Thermal Energy Storage (TES): Thermal energy storage allows to temporarily reserve energy produced in the form of heat or cold for use at a different time. For example, the excess energy generated from a solar farm during the day can be stored in the form of molten salt and used during the night to generate steam to drive a steam turbine. Conversely, excess wind energy at night can be used to produce ice, which can cool a building and lower demand for energy during the day.

An emerging technology in the TES field includes the thermophotovoltaic heat engines such as the one developed by California based Antora Energy. TPV heat engines are essentially a solar cell. However, instead of capturing sunlight and converting it to electricity, the TPV heat engine captures light radiated from the hot storage medium and converts it to electricity. The hot storage medium is made of ultra-cheap carbon blocks inside an insulated container.

Hydrogen Energy Storage (HES): Excess renewable electricity can be used to separate water into hydrogen and oxygen. Hydrogen can be safely stored in underground caverns and eventually re-electrified when needed. The stored hydrogen can produce electricity from a fuel cell or by flowing into a specially designed turbine.

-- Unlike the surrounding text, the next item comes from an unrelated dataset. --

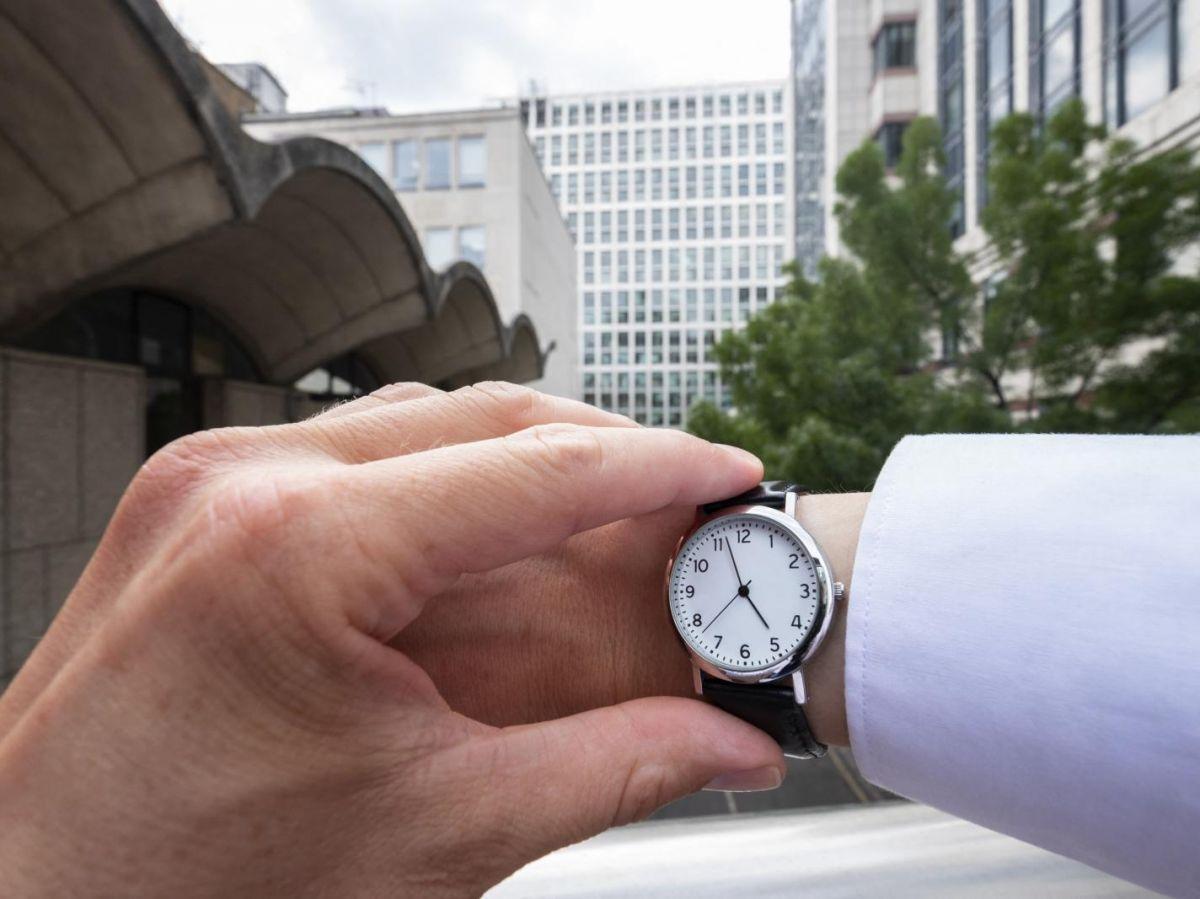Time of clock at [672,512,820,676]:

Projects in the 100 MW range have been installed in the UAE, Australia and China. However, the largest project is being developed in Utah and aims to store enough hydrogen in salt caverns to produce up to 1,000 MW of electricity. The turbine technology developed by Mitsubishi allows a turbine to operate initially using a mixture of natural gas and hydrogen, and eventually 100% hydrogen.

Moving Forward

We can see there are still many questions to answer and paths to be taken to arrive at an optimal solution to the energy storage challenge. However, we can say there is not a single silver bullet solution. More than likely, it will require a mixture of solutions tailored to applications, geography and business conditions.